Task prompt =
Which lines in the rows below contain the word "bumper"? Gather every one of them and copy each line out in full.

[Excerpts from a spatial reasoning dataset]
== == ==

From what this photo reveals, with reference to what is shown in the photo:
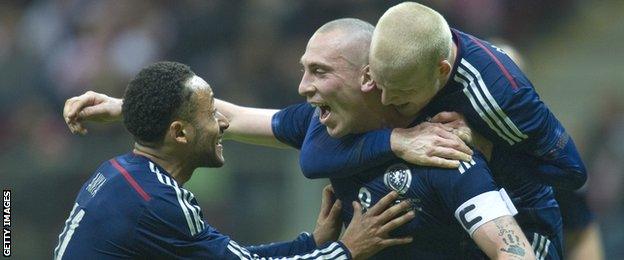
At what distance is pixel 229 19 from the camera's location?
863 cm

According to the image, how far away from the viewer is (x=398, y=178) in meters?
3.57

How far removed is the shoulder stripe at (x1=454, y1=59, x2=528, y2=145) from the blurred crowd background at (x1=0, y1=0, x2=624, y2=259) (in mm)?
3537

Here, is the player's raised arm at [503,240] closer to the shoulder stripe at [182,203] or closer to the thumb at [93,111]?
the shoulder stripe at [182,203]

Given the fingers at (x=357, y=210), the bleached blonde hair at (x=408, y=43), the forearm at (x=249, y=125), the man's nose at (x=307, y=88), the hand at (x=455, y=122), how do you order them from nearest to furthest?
the bleached blonde hair at (x=408, y=43)
the hand at (x=455, y=122)
the man's nose at (x=307, y=88)
the fingers at (x=357, y=210)
the forearm at (x=249, y=125)

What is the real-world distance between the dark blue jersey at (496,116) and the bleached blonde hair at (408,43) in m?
0.15

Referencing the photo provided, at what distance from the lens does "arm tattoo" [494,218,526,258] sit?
3.31m

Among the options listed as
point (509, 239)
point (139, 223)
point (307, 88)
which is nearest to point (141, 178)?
point (139, 223)

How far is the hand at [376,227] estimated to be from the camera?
359 centimetres

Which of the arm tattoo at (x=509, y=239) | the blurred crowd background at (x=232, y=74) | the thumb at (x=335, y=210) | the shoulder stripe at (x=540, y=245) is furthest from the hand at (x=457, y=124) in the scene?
the blurred crowd background at (x=232, y=74)

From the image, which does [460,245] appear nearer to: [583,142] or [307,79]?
[307,79]

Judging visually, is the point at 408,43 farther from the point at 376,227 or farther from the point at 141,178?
the point at 141,178

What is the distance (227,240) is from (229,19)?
5.14 metres

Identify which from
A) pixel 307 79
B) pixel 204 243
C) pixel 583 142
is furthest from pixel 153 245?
pixel 583 142

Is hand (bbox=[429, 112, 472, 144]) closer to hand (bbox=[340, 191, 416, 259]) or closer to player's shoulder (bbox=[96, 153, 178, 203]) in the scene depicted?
hand (bbox=[340, 191, 416, 259])
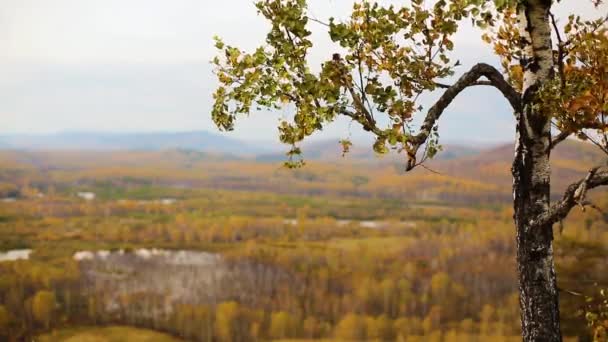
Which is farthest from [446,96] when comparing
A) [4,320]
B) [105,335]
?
[4,320]

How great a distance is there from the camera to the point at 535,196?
26.0ft

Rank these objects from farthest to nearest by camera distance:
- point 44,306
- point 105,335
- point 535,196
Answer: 1. point 44,306
2. point 105,335
3. point 535,196

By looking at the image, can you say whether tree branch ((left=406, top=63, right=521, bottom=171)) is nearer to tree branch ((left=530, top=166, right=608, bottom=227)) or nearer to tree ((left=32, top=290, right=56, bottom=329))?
tree branch ((left=530, top=166, right=608, bottom=227))

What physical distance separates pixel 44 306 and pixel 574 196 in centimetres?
15901

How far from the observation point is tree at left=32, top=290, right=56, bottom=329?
141 metres

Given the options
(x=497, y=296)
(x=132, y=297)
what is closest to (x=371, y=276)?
(x=497, y=296)

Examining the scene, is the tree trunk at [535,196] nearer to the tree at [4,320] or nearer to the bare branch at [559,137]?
the bare branch at [559,137]

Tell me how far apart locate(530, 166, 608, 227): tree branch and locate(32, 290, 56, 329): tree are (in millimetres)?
151068

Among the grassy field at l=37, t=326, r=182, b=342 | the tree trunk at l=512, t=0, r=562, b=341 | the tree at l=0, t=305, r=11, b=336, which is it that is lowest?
the grassy field at l=37, t=326, r=182, b=342

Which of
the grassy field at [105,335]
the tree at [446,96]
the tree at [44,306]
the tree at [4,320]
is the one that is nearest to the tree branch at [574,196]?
the tree at [446,96]

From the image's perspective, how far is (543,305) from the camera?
312 inches

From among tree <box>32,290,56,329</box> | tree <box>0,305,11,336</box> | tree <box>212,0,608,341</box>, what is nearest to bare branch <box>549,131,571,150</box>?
tree <box>212,0,608,341</box>

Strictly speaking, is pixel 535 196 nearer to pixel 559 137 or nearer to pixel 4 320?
pixel 559 137

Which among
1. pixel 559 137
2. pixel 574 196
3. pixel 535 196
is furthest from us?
pixel 559 137
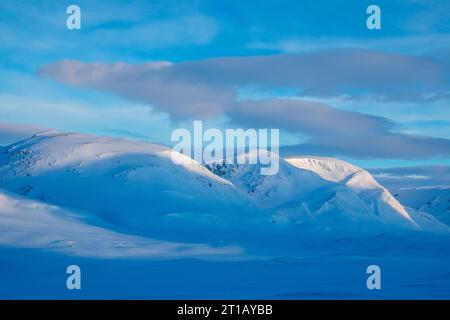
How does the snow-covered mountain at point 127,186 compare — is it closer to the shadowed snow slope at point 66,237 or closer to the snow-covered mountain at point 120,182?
the snow-covered mountain at point 120,182

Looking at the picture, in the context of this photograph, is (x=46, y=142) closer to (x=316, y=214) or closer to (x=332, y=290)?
(x=316, y=214)

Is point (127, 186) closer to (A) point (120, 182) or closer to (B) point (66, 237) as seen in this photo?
(A) point (120, 182)

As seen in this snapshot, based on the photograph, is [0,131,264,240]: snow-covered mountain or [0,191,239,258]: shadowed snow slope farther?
[0,131,264,240]: snow-covered mountain

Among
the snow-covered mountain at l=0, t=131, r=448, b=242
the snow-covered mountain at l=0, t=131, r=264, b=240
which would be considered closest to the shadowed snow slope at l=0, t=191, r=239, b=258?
the snow-covered mountain at l=0, t=131, r=448, b=242

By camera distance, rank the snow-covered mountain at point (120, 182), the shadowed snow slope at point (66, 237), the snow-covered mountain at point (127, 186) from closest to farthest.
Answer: the shadowed snow slope at point (66, 237) < the snow-covered mountain at point (127, 186) < the snow-covered mountain at point (120, 182)

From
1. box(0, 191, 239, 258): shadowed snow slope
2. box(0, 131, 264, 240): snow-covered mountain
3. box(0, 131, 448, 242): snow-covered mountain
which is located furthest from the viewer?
box(0, 131, 264, 240): snow-covered mountain

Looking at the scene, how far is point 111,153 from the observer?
396 ft

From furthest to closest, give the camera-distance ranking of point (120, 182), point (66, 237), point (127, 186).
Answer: point (120, 182) < point (127, 186) < point (66, 237)

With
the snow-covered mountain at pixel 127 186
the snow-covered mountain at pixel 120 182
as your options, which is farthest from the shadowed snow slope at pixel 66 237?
the snow-covered mountain at pixel 120 182

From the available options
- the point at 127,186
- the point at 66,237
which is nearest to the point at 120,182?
the point at 127,186

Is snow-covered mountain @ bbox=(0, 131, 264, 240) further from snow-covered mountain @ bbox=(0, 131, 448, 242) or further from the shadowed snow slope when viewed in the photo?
the shadowed snow slope

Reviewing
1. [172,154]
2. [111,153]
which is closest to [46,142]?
[111,153]

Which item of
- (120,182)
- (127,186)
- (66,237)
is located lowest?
(66,237)
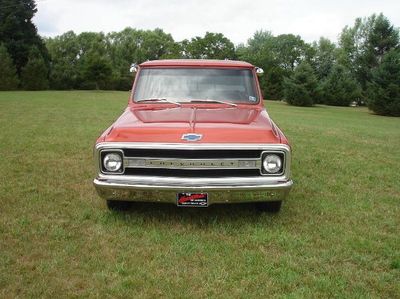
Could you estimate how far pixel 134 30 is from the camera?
9450 cm

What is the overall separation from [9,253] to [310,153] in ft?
25.3

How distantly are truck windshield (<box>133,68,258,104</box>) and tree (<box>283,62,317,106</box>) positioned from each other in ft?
113

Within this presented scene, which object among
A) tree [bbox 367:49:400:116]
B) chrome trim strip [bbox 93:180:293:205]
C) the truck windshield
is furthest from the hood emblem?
tree [bbox 367:49:400:116]

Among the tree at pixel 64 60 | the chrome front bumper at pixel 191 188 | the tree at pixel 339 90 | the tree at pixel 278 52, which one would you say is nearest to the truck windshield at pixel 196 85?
the chrome front bumper at pixel 191 188

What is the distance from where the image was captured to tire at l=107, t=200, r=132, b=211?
A: 538 centimetres

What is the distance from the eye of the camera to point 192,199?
184 inches

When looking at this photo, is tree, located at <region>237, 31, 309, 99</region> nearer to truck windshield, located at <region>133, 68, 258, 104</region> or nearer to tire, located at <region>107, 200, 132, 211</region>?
truck windshield, located at <region>133, 68, 258, 104</region>

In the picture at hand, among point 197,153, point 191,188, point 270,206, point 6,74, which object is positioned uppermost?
point 197,153

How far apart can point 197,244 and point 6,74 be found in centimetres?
4656

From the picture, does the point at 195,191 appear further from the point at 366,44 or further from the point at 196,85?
the point at 366,44

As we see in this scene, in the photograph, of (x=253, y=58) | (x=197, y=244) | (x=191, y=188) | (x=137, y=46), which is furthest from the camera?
(x=137, y=46)

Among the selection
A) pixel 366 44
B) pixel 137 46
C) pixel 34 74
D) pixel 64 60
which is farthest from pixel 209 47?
pixel 34 74

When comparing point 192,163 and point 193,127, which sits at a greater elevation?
point 193,127

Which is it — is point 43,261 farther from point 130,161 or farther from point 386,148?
point 386,148
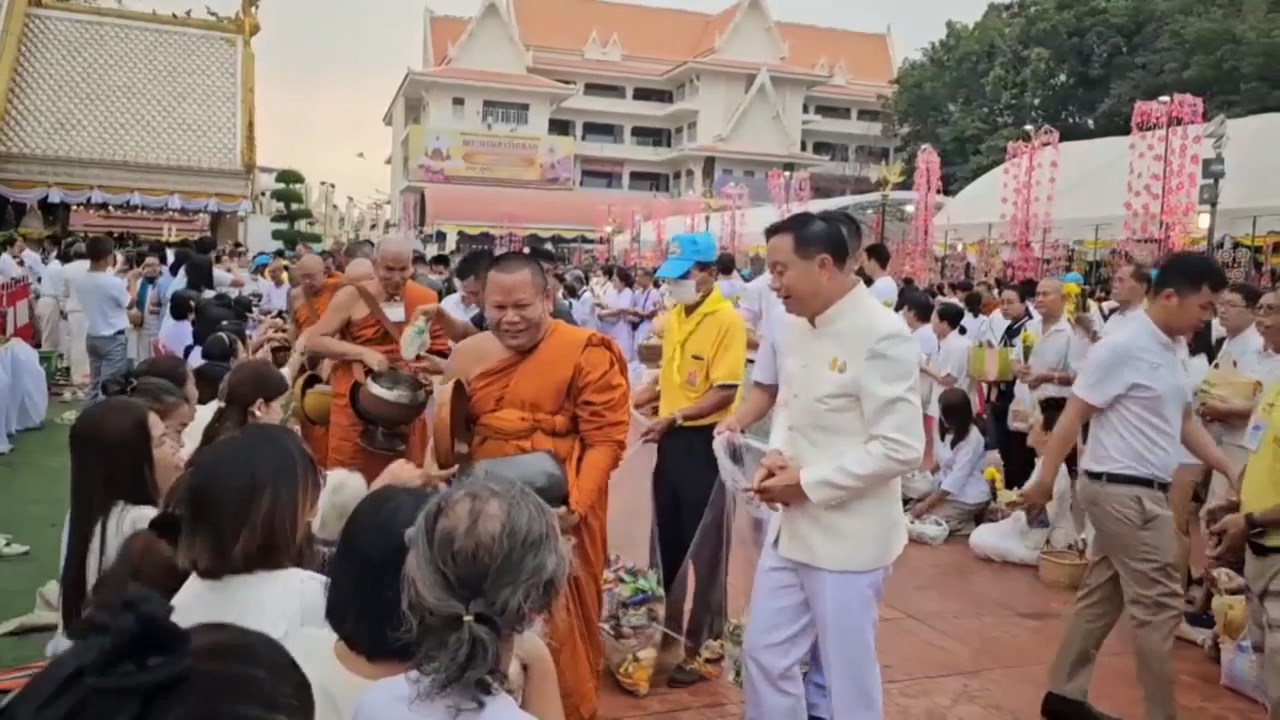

== == ==

Solved exercise =
Among the tree at pixel 64 60 | the chrome front bumper at pixel 191 188 | the tree at pixel 339 90 | the tree at pixel 278 52, which one would you say is nearest to the truck windshield at pixel 196 85?
the chrome front bumper at pixel 191 188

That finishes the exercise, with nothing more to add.